# Wamu



## Lyle (Oct 3, 2008)

I heard that Wamu checking went bankrupt. Was anyone from this board a member of that bank? What happened with your money and what bank are you going to switch to?


----------



## Binary Encryption (Oct 10, 2008)

*Here ya go,*

Source, Associated Press: http://www.chron.com/disp/story.mpl/headline/biz/6038087.html

Yes stick a fork in them their done. Any money in any bank that is FDIC insured is safe and there is no chance of loss of funds due to bankruptcy/theft. Well not unless the .gov goes MIA overnight. Wamu was FDIC insured.

For info on FDIC: http://www.fdic.gov/consumers/consumer/information/fdiciorn.html


----------



## Narsil (Oct 10, 2008)

You should read the fine print about the wonderful world of FDIC insured accounts. In particular, you should note the minimum required payment schedule. Most people assume that if they have $25,000 in an insured account in a bank that fails, the FDIC writes them a check for $25,000. Apparently not; I heard recently (although I haven't verified it yet) that while they are required to give you all your money, they don't have to give you a lump sum. They can pay it out to you in monthly checks, at some ridiculously low amount. I believe the number I heard was $30 per month.

Again, I haven't been able to verify this.


----------



## groundhogsniper23 (Oct 10, 2008)

that fdic ins. is the biggest joke i have ever heard. if you have up to $100,000 i think is the correct amount but anyway, it is only insured for $17 for every $100 you have in there. i'm pretty sure on the numbers, if i am wrong i'll find out and write again with the correct info


----------



## Binary Encryption (Oct 10, 2008)

groundhogsniper23 said:


> that fdic ins. is the biggest joke i have ever heard. if you have up to $100,000 i think is the correct amount but anyway, it is only insured for $17 for every $100 you have in there. i'm pretty sure on the numbers, if i am wrong i'll find out and write again with the correct info


As of October 3, 2008 President George W. Bush temporarily raises the basic limit on federal deposit insurance coverage from $100,000 to $250,000 per depositor. Also it is NOT $17 per $100, it is dollar for dollar including principal and any accrued interest. I posted links for any questions in my pre-post.


----------



## notorious (Oct 13, 2008)

I think wells fargo just bought them... the least busy bank I can go to... which is nice cause their ATM's are everywhere


----------



## coinguy (Oct 13, 2008)

Lyle said:


> I heard that Wamu checking went bankrupt. Was anyone from this board a member of that bank? What happened with your money and what bank are you going to switch to?

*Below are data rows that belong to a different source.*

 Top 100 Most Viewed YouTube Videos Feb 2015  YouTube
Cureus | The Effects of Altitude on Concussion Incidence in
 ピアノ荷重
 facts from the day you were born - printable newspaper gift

I have a WAMU account and also had one at Netbank, which went TU about a year ago. With Netbank, they closed the website for the weekend, credit and debit cards still worked, and were open as usual on Monday. Over a couple of months, I either had to move to ING, who took them over or get another account someplace else. It was easy to move to ING, which I did, but I also opened an account with WAMU just in case one or the other had a problem. I NEVER keep much in either account 'just in case.' With WAMU, the only thing that has changed is now the website has a 'welcome to JP Morgan Chase' banner on one side. Everything else is the same.

G


----------



## groundhogsniper23 (Oct 10, 2008)

i still don't trust banks and i keep as little in them as poss. the fdic is still a big joke. there is no sure thing when it comes to banks they r all gonna fail.


----------



## teachv (Oct 15, 2008)

"They can pay it out to you in monthly checks, at some ridiculously low amount. I believe the number I heard was $30 per month.

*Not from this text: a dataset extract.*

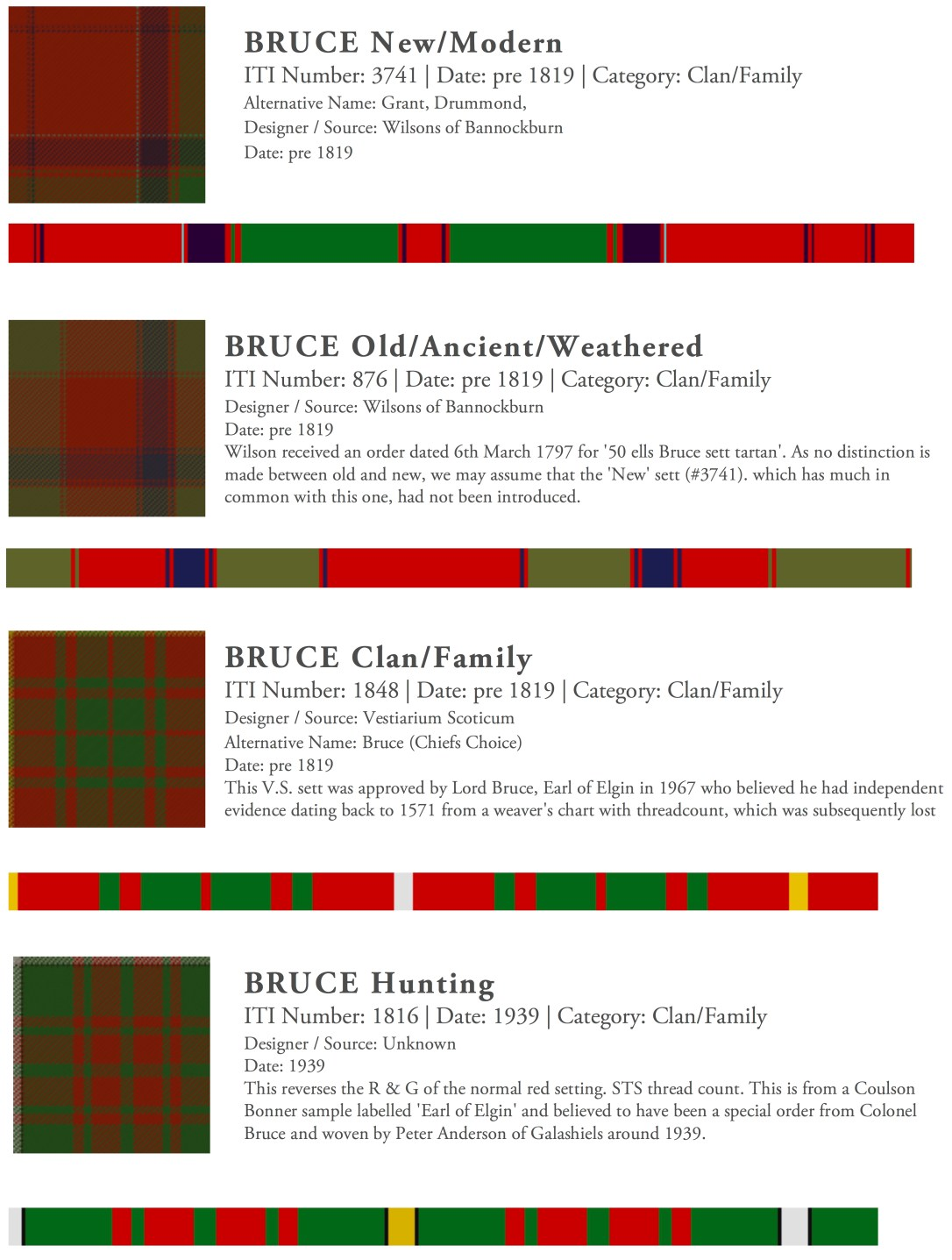 Bruce ancient tartan threadcount.jpg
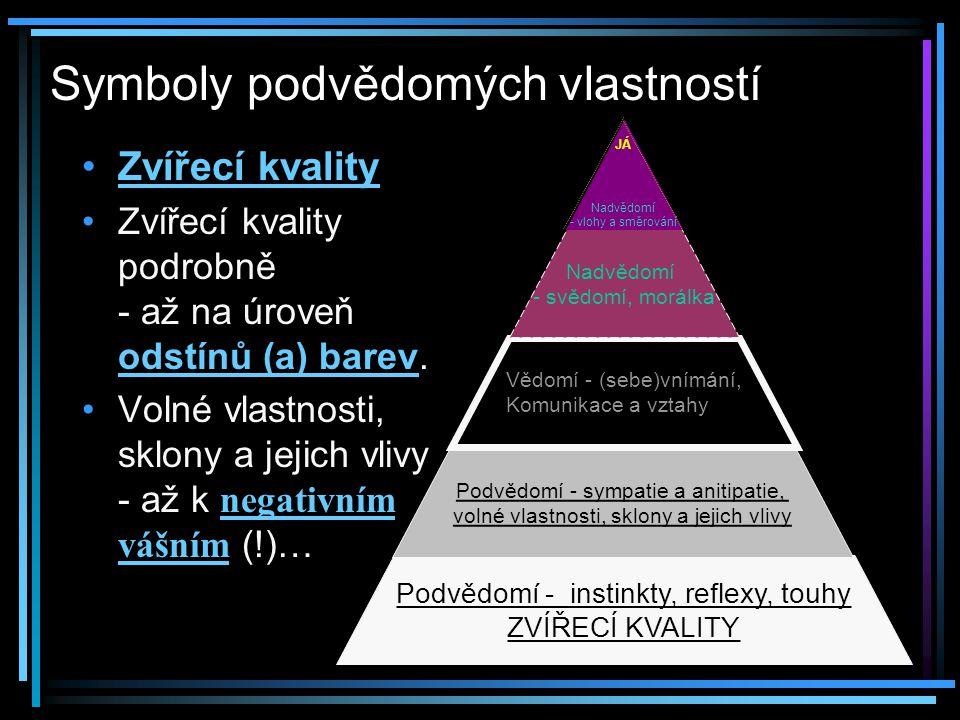 Symboly podvědomých vlastností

Again, I haven't been able to verify this."

Snopes de-bunked this on their website. You do get your money, fairly quickly.


----------



## coinguy (Oct 13, 2008)

groundhogsniper23 said:


> i still don't trust banks and i keep as little in them as poss. the fdic is still a big joke. there is no sure thing when it comes to banks they r all gonna fail.


Agreed. I just use them for the convenience. It also save me money, as I don't have to use stamps for bills, and with automatic bill paying, if a payment gets to them late, they work it out with the payee.

I have no more than a couple of weeks in my accounts, spread around, at any given time.

G


----------



## TechAdmin (Oct 1, 2008)

I wonder how fast after the bank fails you get your insured money.


----------



## gds (Oct 10, 2008)

Automatic bill pay, ( socialism is encroaching!) PLEASE tell me your joking. 
Do you recall signing that one document that you really didn't understand, Ya know the one that says, (in a nutshell), WE can take from your account whatever we want, and if it's more then what you have you get to pay the overdraft fee?? 
Sounds like a little to much faith in private business/government to do the right thing.
I'll stick with ME deciding when to pay my bills, that way if for whatever reason I need those few dollars I choose to put in the bank I can get it.


----------



## coinguy (Oct 13, 2008)

gds said:


> Automatic bill pay, ( socialism is encroaching!) PLEASE tell me your joking.
> Do you recall signing that one document that you really didn't understand, Ya know the one that says, (in a nutshell), WE can take from your account whatever we want, and if it's more then what you have you get to pay the overdraft fee??
> Sounds like a little to much faith in private business/government to do the right thing.
> I'll stick with ME deciding when to pay my bills, that way if for whatever reason I need those few dollars I choose to put in the bank I can get it.


Ummm.....no, not joking at all. I decide when to pay the bills this way. No, I NEVER have authorized anyone to just take out of the accounts. I program it in when I want them to be paid and if I don't have the bux, the payment just doesn't happen. I can cancel payments with a few key clicks, or change the date or amount the same way. But this way, I don't have late fees for forgetting to mail a check out or if it gets lost or slowed in the mail. Sure, I get 'requests' from bills to set them up so they automatically take it out. I don't do that at all. I totally direct this bill paying set-up.

So just how is it 'socialism' when I make the decisions whether or not to pay, when to pay and who to pay? No overdraft fees. And I can get the bux out when ever I want as well, not that I leave much in there.

Socialism is when the gov't buys into a bank by buying stock in it. Now we all know that OUR gov't would NEVER do that, right?? 

G


----------